▶ What the task requires
Can you extract the stretch of the World Cup article below from "At the center" through "darling DeAndre Yedlin.", word for word?

▶ Text passage
Stories of the Year: MLSers make their mark at World Cup in Brazil

MLSsoccer.com polled 22 of our editors, writers, videographers, statistics specialists and social media masters to bring you the Stories of the Year, our annual look at the biggest storylines in Major League Soccer. New media editor Andrew Wiebe, who covered the USMNT at the World Cup for us, breaks down the big MLS presence in Brazil.



Before “For Club and Country” was a catchy marketing gimmick. Before the eyes of the world honed in on 22 men who made their livings in the United States and Canada. Before an American referee proved the rising tide didn’t just apply to the players.


Before the World Cup turned the summer of 2014 into one continuous samba, Major League Soccer began laying the building blocks that would it a transformative year both at home and globally. Brazil would not be South Africa. It would not be Germany. It would not be South Korea or France.


This time – via bank-breaking investments in US national team stalwarts like Michael Bradley and Clint Dempsey, an audacious loan move for Brazilian No. 1 goalkeeper Julio Cesar, a commitment to the cultivation of Central American talent and the foresight to attract Australian icon Tim Cahill – MLS would be a prime player on soccer’s grandest stage.


“We need to be a league of choice for the top players in the world,” MLS Commissioner Don Garber said before the tournament. “and that starts with being the league of choice for top American players.”



Four years after just six MLSers boarded planes to South Africa, the league set a record for World Cup participation. Its players captured American hearts with an against-all-odds run to the knockout round, helped turn Costa Rica into one massive party and saw referee Mark Geiger outlast them all.


At the center of it all was the US national team, which tackled the Group of Death with 10 domestic players and five more who began their careers in MLS.


While Bob Bradley saw fit to bring just four players from the league that launched his own professional coaching career, Jurgen Klinsmann built his squad around the likes of Bradley, Dempsey, Sporting KC’s Matt Besler and Graham Zusi, Real Salt Lake’s Kyle Beckerman and Nick Rimando, Houston’s Brad Davis, LA Galaxy defender Omar Gonzalez and tournament darling DeAndre Yedlin.

▶ Extracted records

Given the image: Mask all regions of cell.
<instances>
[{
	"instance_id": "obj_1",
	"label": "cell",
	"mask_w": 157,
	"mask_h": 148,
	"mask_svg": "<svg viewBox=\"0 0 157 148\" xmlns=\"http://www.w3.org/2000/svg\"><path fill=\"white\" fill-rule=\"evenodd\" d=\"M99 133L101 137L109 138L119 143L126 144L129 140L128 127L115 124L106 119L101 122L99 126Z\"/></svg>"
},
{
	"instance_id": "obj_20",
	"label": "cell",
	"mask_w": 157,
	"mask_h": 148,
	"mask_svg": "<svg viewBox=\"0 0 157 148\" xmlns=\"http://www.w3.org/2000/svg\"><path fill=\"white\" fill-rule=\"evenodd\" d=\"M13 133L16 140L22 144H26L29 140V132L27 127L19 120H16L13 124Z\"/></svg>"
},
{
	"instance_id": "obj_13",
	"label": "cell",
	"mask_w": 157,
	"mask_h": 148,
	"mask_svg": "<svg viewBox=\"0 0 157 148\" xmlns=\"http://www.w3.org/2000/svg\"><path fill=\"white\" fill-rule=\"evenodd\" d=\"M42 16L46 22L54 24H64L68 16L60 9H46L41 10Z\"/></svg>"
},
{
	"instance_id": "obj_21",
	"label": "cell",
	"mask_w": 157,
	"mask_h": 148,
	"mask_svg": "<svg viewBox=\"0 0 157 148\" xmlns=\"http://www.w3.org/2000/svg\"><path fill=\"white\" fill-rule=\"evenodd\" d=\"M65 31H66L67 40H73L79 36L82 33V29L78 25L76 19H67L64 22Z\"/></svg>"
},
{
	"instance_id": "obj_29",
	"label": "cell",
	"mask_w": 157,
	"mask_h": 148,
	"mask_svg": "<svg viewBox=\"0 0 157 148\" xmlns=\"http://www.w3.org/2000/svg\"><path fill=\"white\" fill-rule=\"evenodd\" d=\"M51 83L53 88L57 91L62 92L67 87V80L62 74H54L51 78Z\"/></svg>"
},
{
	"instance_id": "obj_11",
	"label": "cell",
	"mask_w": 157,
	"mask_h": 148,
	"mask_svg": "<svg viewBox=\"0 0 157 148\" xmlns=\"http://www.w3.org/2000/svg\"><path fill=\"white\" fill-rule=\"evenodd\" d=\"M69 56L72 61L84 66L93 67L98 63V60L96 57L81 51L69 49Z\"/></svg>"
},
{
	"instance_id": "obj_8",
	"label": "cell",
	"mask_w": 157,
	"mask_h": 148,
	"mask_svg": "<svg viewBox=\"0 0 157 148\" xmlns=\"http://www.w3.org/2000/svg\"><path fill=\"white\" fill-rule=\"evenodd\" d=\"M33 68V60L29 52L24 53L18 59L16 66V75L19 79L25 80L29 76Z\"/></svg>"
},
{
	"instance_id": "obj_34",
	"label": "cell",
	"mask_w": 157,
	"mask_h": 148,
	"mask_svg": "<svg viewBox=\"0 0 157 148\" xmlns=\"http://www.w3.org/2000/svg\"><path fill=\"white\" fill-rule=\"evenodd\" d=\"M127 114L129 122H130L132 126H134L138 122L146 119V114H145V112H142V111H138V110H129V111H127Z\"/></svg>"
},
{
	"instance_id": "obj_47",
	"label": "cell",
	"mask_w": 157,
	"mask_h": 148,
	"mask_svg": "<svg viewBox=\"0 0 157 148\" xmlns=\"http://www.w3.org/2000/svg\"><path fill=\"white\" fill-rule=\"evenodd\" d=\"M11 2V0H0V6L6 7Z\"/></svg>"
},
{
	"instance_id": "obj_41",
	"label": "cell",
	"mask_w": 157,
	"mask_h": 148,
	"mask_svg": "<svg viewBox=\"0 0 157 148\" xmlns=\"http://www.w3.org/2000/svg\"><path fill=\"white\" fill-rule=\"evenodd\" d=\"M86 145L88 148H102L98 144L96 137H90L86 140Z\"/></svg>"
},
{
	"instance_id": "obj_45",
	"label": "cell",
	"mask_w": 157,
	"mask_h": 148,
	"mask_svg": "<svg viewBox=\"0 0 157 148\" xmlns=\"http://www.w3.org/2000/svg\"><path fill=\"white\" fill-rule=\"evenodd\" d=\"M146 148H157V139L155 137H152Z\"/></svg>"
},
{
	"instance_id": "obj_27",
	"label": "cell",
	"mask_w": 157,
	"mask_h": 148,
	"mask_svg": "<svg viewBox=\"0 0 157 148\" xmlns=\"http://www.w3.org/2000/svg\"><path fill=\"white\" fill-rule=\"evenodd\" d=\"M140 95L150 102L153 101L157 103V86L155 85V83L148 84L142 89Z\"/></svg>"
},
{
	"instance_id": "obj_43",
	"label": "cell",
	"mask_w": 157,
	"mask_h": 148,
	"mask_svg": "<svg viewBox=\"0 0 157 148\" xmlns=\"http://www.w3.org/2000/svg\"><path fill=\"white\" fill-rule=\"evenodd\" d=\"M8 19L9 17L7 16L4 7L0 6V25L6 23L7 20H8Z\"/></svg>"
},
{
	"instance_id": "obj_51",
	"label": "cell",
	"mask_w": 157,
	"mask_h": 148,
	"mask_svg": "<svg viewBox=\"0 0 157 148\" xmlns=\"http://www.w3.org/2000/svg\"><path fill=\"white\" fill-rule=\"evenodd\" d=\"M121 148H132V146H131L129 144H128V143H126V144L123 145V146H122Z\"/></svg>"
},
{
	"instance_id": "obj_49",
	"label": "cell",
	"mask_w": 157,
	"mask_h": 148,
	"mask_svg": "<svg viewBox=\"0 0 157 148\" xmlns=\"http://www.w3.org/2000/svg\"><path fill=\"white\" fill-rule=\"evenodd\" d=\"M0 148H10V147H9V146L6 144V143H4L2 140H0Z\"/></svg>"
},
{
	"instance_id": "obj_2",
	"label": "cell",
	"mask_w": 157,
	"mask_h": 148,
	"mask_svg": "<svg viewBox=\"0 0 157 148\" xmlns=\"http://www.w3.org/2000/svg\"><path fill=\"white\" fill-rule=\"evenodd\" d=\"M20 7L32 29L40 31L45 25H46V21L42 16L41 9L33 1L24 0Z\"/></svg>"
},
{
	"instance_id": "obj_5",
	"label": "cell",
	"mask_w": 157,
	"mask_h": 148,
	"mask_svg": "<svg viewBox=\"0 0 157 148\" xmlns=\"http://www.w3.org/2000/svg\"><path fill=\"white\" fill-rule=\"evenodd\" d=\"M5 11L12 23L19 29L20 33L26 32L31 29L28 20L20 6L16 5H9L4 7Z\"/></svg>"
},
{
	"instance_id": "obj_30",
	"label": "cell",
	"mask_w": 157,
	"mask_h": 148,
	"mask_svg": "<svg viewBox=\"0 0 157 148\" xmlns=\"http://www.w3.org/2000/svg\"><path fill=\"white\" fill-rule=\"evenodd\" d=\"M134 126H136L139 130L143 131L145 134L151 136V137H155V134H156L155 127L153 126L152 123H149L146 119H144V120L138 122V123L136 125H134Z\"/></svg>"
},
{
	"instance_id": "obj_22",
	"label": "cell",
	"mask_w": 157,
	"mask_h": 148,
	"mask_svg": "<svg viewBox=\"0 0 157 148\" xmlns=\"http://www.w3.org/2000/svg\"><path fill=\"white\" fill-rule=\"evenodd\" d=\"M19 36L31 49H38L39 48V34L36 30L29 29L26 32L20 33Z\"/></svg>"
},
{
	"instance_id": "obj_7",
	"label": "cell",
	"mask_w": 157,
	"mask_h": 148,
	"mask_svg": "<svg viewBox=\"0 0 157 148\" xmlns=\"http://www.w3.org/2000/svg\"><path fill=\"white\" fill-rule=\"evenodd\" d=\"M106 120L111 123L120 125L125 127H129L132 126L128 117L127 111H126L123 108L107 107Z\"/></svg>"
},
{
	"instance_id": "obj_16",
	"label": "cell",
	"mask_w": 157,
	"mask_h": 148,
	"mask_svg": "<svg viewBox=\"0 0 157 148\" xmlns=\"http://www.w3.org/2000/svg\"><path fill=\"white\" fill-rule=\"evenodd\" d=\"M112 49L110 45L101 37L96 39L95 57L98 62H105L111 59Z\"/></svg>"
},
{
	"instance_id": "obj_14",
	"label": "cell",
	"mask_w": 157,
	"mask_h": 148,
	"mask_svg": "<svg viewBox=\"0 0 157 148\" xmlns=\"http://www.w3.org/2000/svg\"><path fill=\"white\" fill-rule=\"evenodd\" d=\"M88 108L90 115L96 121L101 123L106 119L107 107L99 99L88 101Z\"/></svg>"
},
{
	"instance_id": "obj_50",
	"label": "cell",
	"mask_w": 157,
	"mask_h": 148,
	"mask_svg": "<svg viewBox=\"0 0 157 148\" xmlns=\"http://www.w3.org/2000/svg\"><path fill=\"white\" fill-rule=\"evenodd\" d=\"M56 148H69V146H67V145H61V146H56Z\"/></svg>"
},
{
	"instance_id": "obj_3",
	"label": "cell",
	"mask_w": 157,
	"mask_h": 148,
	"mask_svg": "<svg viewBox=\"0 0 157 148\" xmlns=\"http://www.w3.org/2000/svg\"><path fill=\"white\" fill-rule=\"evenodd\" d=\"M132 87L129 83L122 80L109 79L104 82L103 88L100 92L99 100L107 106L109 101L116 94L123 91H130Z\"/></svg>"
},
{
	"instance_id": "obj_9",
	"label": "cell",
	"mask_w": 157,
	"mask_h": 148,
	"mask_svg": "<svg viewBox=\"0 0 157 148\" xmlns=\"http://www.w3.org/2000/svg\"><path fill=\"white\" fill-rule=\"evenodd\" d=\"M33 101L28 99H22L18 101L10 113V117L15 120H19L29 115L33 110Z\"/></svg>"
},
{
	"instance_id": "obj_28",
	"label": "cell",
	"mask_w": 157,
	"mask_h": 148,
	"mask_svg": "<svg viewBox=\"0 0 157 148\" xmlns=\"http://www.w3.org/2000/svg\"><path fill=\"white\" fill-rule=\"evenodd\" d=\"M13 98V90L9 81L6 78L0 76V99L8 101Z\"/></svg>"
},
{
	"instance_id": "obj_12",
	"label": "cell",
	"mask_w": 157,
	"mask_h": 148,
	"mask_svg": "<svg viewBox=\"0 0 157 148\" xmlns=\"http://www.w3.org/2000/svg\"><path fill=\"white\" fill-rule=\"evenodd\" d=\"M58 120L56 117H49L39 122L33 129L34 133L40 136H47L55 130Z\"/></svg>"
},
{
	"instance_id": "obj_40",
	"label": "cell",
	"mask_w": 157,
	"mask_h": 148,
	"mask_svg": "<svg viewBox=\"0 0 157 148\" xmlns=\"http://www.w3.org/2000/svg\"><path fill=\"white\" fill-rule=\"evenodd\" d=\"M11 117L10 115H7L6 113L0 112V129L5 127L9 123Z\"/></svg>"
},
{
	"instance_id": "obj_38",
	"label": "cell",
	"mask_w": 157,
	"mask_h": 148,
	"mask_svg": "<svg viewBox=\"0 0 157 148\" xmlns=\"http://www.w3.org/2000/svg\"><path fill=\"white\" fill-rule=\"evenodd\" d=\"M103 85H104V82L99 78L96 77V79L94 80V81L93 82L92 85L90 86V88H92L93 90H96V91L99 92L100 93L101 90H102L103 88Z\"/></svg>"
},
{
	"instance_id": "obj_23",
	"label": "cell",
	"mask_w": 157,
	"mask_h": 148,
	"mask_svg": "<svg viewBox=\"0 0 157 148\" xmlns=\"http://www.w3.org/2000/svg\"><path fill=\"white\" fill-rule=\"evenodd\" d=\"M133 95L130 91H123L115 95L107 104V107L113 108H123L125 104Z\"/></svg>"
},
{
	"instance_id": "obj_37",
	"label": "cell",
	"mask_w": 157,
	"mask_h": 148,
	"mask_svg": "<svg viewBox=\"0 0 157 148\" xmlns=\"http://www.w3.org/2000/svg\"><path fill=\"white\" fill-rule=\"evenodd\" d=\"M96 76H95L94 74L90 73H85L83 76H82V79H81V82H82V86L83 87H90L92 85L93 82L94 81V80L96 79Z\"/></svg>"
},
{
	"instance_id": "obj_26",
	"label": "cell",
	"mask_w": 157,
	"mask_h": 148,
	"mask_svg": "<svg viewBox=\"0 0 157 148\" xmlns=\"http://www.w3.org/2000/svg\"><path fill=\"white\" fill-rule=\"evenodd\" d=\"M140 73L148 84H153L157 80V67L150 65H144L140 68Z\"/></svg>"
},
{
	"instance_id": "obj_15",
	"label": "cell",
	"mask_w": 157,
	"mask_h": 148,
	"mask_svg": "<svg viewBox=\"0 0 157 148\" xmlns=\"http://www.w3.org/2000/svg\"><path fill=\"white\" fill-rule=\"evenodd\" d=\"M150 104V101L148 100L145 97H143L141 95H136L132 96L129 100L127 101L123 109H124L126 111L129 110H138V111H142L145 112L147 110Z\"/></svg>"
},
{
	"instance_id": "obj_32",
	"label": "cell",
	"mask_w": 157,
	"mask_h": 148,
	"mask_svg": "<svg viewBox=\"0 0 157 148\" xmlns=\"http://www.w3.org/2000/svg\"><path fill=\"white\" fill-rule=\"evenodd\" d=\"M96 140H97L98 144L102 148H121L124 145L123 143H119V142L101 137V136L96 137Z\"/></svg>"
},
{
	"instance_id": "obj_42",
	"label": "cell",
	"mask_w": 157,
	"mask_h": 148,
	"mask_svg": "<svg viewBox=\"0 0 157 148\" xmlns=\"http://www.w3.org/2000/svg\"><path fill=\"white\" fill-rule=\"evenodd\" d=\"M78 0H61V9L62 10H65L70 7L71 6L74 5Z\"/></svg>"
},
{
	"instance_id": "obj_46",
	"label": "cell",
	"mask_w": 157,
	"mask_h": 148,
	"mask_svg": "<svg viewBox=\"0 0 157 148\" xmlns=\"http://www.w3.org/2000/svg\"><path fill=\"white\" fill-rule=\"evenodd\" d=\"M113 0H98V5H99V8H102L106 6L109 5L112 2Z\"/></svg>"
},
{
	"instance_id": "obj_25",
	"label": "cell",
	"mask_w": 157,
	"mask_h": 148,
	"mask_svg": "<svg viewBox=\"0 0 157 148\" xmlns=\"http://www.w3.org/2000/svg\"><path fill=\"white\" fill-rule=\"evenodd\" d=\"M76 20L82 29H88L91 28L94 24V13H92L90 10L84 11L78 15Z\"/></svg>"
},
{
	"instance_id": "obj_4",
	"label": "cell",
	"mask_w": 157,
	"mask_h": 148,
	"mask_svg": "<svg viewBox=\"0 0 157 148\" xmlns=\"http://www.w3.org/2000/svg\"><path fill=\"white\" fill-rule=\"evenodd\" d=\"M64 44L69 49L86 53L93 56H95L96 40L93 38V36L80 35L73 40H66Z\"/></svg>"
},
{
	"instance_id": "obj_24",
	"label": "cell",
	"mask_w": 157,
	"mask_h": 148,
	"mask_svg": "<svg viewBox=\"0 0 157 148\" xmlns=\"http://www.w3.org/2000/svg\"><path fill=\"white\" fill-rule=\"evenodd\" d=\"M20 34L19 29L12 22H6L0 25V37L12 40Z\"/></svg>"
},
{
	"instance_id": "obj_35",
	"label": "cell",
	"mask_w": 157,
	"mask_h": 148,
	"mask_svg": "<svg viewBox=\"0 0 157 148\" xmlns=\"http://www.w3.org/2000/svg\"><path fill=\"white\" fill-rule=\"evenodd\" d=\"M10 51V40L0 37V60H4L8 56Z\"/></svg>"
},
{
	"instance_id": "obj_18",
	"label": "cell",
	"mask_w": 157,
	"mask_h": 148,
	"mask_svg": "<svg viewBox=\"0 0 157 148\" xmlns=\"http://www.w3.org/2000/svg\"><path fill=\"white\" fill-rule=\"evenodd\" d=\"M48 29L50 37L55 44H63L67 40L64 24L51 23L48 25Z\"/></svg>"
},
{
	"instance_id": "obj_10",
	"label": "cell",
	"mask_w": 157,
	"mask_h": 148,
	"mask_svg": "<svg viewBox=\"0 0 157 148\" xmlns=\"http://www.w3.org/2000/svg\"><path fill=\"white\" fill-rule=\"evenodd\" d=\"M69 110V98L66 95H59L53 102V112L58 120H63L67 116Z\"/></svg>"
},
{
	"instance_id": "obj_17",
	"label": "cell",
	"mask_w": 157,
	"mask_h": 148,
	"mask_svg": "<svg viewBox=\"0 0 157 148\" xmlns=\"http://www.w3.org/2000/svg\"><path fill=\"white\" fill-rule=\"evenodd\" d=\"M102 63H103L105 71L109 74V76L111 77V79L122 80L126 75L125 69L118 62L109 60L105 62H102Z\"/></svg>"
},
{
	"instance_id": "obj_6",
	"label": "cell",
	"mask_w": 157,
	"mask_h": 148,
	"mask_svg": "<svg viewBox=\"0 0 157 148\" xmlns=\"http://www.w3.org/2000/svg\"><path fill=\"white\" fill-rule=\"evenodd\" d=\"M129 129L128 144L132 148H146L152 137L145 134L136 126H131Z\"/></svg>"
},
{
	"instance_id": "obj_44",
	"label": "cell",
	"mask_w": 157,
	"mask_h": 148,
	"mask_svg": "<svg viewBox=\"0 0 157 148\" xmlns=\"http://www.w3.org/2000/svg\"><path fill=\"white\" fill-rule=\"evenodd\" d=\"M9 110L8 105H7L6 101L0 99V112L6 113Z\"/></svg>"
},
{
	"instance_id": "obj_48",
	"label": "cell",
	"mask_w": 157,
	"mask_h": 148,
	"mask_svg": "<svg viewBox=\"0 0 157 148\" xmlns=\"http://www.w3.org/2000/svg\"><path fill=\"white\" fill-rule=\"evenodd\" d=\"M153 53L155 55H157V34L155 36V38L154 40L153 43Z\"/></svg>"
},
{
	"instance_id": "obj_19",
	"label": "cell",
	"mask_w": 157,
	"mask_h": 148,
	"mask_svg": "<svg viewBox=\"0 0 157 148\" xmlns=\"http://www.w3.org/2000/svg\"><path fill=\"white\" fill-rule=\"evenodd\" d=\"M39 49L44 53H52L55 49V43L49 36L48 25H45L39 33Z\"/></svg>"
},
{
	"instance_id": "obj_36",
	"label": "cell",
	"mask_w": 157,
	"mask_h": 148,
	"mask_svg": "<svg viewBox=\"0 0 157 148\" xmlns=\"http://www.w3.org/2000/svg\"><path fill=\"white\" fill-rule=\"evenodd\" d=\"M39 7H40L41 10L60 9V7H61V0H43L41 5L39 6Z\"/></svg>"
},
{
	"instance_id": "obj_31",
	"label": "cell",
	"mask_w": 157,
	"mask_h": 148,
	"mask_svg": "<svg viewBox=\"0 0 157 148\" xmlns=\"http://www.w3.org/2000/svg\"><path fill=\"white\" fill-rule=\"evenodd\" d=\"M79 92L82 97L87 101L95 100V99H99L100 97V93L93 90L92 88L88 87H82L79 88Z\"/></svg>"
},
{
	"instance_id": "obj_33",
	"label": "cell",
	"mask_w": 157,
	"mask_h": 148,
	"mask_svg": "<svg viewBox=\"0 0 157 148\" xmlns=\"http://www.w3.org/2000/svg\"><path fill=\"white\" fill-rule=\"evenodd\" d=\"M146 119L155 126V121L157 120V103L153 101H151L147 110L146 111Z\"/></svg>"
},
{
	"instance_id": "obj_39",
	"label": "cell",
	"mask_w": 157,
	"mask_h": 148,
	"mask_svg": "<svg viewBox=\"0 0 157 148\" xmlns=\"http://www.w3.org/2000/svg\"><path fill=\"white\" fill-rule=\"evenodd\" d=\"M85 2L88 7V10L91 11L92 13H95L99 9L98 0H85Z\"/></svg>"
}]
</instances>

▶ Exercise response
At the center of it all was the US national team, which tackled the Group of Death with 10 domestic players and five more who began their careers in MLS.


While Bob Bradley saw fit to bring just four players from the league that launched his own professional coaching career, Jurgen Klinsmann built his squad around the likes of Bradley, Dempsey, Sporting KC’s Matt Besler and Graham Zusi, Real Salt Lake’s Kyle Beckerman and Nick Rimando, Houston’s Brad Davis, LA Galaxy defender Omar Gonzalez and tournament darling DeAndre Yedlin.